Фракийцев обрили; большинство тяжело переживало утрату своих пышных шевелюр. Одежду они донашивали собственную. Эконом сказал: станете воинами, дадим римское: калиги, полотняные панцыри, исподнее, – а пока ходите по-домашнему. И они ходили: мятые, серые рубахи до колен, шаровары, кожаные пояса, валяные шапки. Каждый день, несмотря на погоду, начальство загоняло купаться в реку. Горцы стеснялись наготы своих незагорелых тел, что всякий раз вызывало насмешки центуриона, щеголявшего загорелыми руками и ногами; правда, были они уже старыми, в синих венах и многочисленных шрамах.


– Урод к уроду, – говорил Сцевин эконому. – Грубое сложение – первый признак фракийца.


Эконом, тоже фракиец, согласно поддакивал. Этот старичок всю жизнь провёл среди римлян и уже подзабывал родной язык, но к новобранцам относился по-отечески. Фракийцы как фракийцы: квадратные фигуры и руки до колен, – зато крепко сшиты. А есть такие, что не уступят атлетам; вот хоть Спартак – чем плох?

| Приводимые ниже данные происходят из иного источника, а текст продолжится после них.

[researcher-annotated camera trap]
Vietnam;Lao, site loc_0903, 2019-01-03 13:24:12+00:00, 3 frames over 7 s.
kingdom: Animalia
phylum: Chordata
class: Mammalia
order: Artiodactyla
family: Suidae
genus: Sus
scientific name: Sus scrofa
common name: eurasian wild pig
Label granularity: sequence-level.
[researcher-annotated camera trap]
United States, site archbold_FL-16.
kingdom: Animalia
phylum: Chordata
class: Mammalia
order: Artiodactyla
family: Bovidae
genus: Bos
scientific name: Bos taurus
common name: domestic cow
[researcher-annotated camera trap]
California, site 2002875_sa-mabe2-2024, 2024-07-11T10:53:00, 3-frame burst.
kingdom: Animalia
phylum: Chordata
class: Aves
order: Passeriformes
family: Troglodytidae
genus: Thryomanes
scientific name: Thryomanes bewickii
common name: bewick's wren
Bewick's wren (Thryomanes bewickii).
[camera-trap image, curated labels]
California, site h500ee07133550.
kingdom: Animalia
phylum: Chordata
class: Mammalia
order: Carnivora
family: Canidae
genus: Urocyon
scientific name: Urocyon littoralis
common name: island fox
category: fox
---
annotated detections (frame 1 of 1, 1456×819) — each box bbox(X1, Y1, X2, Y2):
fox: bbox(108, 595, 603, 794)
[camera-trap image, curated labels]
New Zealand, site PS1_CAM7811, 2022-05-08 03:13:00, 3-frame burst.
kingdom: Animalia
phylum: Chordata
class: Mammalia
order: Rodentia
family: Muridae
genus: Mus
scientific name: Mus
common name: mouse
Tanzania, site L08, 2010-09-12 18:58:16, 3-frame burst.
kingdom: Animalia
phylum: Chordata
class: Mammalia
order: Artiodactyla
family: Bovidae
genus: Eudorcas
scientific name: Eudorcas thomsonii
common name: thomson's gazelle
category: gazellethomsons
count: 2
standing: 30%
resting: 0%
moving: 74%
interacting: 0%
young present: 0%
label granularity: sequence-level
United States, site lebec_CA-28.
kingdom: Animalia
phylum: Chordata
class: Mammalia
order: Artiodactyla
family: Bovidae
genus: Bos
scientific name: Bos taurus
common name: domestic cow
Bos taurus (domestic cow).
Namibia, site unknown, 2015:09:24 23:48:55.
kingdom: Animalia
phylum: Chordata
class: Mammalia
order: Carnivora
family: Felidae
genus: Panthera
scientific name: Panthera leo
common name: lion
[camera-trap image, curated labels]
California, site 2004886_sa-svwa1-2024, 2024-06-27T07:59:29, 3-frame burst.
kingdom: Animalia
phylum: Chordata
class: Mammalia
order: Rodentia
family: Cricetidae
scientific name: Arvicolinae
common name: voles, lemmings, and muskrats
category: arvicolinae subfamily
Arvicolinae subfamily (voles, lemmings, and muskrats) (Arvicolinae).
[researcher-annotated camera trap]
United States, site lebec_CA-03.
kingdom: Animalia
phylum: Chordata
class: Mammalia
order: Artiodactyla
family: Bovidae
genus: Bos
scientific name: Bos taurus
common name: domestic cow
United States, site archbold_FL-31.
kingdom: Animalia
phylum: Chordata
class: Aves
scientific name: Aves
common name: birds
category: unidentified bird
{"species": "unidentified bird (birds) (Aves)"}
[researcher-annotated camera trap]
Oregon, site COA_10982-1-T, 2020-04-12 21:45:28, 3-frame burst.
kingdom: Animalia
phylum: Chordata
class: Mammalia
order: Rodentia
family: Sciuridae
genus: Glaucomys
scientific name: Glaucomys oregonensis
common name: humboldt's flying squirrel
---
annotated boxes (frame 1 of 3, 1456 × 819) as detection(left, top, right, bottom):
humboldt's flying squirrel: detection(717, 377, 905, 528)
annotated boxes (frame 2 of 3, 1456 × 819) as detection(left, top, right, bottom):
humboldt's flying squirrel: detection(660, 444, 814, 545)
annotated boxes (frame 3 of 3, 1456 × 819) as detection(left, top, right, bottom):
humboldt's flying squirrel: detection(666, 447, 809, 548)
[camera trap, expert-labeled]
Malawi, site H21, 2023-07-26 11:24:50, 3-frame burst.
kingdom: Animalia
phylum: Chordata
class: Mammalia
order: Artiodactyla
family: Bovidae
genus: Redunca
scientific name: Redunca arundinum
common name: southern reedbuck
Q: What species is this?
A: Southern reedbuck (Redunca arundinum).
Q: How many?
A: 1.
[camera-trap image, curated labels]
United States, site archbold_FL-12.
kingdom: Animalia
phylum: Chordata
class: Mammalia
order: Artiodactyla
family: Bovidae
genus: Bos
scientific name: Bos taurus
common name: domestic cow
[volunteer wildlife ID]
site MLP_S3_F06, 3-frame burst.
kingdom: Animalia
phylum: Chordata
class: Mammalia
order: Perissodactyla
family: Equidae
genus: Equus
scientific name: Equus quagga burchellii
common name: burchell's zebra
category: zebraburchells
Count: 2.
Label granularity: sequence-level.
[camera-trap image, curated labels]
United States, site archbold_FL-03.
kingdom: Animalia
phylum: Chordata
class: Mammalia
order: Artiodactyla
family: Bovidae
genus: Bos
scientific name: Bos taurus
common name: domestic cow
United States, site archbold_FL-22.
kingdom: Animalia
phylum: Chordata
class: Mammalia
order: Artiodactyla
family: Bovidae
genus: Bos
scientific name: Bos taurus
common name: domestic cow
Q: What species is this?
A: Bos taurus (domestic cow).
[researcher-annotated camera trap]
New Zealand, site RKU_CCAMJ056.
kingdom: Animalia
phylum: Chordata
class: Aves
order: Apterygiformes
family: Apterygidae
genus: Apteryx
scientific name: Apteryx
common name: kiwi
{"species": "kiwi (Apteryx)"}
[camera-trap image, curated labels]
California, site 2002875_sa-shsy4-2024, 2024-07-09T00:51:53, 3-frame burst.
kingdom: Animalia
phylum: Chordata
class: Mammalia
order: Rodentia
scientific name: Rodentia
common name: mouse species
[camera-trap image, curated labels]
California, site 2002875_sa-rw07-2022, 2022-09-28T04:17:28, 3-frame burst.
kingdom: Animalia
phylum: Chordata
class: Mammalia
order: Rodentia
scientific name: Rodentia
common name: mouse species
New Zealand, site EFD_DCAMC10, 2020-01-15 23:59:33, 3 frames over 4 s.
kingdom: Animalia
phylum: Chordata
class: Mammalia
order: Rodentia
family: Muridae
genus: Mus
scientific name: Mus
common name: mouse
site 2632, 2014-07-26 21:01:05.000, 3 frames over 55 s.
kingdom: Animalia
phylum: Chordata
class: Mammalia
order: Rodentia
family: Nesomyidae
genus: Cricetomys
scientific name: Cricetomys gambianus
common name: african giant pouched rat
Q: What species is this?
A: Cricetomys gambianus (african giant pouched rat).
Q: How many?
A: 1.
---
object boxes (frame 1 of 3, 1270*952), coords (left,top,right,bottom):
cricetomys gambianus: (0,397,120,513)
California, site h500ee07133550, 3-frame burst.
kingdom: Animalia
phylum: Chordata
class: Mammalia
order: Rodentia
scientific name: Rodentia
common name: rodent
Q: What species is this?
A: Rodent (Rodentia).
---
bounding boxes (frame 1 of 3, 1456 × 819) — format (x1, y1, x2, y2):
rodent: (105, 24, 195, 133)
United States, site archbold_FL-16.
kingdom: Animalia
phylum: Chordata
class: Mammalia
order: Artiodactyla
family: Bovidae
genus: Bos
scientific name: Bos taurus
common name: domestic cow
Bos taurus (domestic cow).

Новобранцы ладили друг с другом, сторонясь лишь громадного дардана по имени Ре6улас. Дарданц – народ совершенно дикий, вместо домов живут в ямах, прикрываясь сверху навозными кучами. Один смельчак-однопалаточник, желая позабавиться, сказал что-то о навозных жуках. Ребулас, не изронив ни слова, встал и, приблизившись к остроумцу, так его тряхнул, что палатка заходила ходуном. Все вскочили.


– Эй, декурион, Ребулас его удавит, – встревожился Спартак.


Ребулас замедлил; лениво обернулся в ожидании, что скажет Амфилох. Но тот, не желая ссоры с силачом, медлил. Несчастный снова пискнул. Тогда задетый за живое Спартак бросился на выручку.


На шум явился центурион.


– Стоять! Не двигаться! – приказал он.


Повиновались. Выслушав доклад декуриона, Сцевин указал на Спартака и Ребуласа:


– Пусть подерутся. Но не здесь, а на улице.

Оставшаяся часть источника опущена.